--- TEXT PASSAGE ---

Sweden: Visiting the Island of Ven

Cycling on the island of Ven. photo Visit Hven Tourist bureau
Cycling on the island of Ven home to just 360 residents. Visit Ven Tourist bureau photo.

Visiting Ven, Swedish Island of Stargazers and Bicycles

By Jane Graham

After disembarking from the boat at Hven’s port of Bäckviken, (passengers only) you can opt to board the waiting green bus—the second-most preferred transport option—or climb the steep hill to partake of its first: the bike.

It’s known as Ven in Swedish and Hven in Danish

At the summit, Hven’s sole cycle hire business does a roaring trade all summer long, and the sight of 1200 yellow-framed bicycles standing waiting in neat lines makes one of the initial impressions on every visitor to this small island perched in the Øresund channel between Denmark and Sweden, and with ties to both.

Summer Sunshine

Enticed by the late summer sunshine of a quite marvelous August afternoon, we politely dismissed the friendly woman offering us assistance in folding our stroller up into the boot of the crowded, soon-to-be departing bus, and marched resolutely up the hill and into the island. A picture of idyll, corn blew gently in the surrounding fields and birds whistled cheerfully.

From Bäckviken, one solitary road takes you north up the island, measuring less than three miles from top to bottom. An 8-mile cycle route around the island’s coastline can be done in an hour, but you’ll want to linger.

cafe ice cream in Ven, Sweden.
Enjoying ice cream during a bike ride in Ven.

Exactly in the middle—mathematician and astronomer Tycho Brahe was very precise in his planning—is what most day-trippers come to see: the Tycho Brahe Museum.

The museum is located on the site of Brahe’s castle domain Urianienborg and underground observatory Stjerneborg, both dating from the 1500s.

When in Ven, choose a rental bike and you'll be able to get around. Jane Graham photos.
When in Ven, choose a rental bike and you’ll be able to get around. Jane Graham photos.

Written as Ven in Swedish and as Hven in Danish—the ‘h’ is silent—this humble isle is part of modern-day Sweden but retains many historical ties to Denmark as the property of Tycho Brahe, a 16th-century Danish astronomer.

Tycho Brahe
Tycho Brahe

Brahe was given Hven by the Danish King Frederik II in 1576 as the site for his much-coveted observatory, thus keeping him in Scandinavia: During the Renaissance, the greatest minds of northern Europe were often poached by the prestigious universities of their southern neighbors.

Something of a sociopath, Brahe agreed, choosing to hide away on his own private island with science as company—and sometimes his kid sister Sofie, whose brilliant mind and aptitude to scientific research he respected—rather than having to deal with other people.

He was still smarting from an ill-fated duel, the result of a dinner party disagreement with a fellow mathematician in Rostock in 1566, which left Brahe with a permanently disfigured nose.

Ven Has Charm and Attractions

In contrast to its former lord, Hven has enough charm and attraction to make it worth staying at least one night.

--- THE INPUT ---

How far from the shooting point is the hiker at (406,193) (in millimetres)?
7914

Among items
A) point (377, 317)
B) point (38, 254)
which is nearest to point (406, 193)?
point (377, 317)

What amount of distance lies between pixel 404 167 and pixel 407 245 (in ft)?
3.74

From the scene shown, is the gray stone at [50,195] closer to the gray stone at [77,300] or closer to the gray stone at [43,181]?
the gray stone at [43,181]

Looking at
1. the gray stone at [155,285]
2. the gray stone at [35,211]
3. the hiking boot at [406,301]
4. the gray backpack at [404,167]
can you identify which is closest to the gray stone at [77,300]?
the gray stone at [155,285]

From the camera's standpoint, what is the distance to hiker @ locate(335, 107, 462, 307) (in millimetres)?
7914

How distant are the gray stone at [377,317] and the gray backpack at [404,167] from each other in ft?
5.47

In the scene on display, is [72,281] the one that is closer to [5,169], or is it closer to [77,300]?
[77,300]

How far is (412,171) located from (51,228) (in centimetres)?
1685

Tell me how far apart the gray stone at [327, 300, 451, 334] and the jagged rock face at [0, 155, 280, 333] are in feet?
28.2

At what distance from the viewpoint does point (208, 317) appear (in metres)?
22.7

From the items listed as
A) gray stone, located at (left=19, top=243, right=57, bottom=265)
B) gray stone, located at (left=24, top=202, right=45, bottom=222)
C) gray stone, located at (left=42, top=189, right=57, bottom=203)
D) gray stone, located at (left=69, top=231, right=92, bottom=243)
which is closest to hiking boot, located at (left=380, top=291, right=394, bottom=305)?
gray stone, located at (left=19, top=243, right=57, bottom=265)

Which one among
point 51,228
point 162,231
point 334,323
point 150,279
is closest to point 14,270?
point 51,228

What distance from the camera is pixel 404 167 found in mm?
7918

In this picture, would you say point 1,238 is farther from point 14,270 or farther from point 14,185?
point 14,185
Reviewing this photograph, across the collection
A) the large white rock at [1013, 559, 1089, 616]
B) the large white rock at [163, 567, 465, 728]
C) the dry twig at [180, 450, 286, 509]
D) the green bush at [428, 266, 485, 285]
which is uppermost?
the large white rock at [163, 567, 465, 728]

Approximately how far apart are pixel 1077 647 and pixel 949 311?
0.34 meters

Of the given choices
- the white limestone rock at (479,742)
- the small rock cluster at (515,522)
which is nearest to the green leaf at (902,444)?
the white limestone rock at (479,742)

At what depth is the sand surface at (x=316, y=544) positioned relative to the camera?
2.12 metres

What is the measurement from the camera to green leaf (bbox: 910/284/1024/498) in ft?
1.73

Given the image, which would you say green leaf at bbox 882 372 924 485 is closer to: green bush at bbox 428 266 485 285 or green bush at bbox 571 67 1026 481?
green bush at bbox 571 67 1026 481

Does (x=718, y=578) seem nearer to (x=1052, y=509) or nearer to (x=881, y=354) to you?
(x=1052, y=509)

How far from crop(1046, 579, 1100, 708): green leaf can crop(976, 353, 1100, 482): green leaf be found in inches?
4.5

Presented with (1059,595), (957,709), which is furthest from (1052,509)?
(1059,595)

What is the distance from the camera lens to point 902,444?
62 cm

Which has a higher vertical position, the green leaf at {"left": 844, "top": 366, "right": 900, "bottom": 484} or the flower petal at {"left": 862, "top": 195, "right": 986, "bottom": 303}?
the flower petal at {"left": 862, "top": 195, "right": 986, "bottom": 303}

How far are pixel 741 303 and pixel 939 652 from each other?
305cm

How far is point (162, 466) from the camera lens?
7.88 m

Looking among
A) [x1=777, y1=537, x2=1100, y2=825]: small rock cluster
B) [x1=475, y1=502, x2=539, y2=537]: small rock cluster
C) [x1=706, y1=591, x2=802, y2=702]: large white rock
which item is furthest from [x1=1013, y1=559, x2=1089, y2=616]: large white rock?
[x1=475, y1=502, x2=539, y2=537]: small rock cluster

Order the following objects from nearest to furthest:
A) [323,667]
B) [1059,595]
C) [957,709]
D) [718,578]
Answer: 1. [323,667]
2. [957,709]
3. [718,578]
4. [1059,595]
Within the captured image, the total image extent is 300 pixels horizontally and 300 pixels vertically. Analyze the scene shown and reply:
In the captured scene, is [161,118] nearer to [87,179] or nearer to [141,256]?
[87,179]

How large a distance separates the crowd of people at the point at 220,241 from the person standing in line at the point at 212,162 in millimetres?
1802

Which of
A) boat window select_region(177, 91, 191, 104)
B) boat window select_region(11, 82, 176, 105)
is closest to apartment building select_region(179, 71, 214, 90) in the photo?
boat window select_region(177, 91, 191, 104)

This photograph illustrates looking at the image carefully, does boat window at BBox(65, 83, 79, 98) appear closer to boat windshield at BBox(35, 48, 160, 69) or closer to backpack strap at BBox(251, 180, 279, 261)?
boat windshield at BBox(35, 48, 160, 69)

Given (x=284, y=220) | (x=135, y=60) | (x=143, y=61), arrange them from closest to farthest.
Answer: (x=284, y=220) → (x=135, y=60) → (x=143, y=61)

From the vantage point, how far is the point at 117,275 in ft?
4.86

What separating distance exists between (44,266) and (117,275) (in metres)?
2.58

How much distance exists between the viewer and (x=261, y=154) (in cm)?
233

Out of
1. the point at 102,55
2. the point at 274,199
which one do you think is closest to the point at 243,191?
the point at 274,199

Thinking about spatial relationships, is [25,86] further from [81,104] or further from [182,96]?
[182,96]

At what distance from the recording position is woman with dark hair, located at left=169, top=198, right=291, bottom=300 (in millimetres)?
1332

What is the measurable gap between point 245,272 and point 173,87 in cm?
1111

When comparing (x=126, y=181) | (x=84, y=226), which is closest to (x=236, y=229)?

---

_WHAT YOU WILL DO_:
**A.** In the article about Ven, rewrite the paragraph beginning "Brahe was given Hven" more briefly, keeping its main facts.
**B.** In the entries, begin at the line that has "Thinking about spatial" and continue through the end of the entries. Give those lines again, requests included, with every number in the answers (coordinates and distances) multiplied by 0.35 and rounded to whole numbers, with halves rounded up.

_ANSWERS FOR THE TASKS_:
**A.** In 1576, Danish King Frederik II gave Hven to Brahe as the site for his observatory. This kept Brahe in Scandinavia at a time when prestigious southern universities often poached the greatest minds of northern Europe.

**B.**
Thinking about spatial relationships, is [25,86] further from [81,104] or further from [182,96]?
[64,34]

At what distance from the recording position is woman with dark hair, located at left=169, top=198, right=291, bottom=300 (in millimetres)?
466

What is the measurable gap between point 245,272 and point 173,87 in cm?
389

When comparing (x=126, y=181) | (x=84, y=226), which is closest to (x=236, y=229)?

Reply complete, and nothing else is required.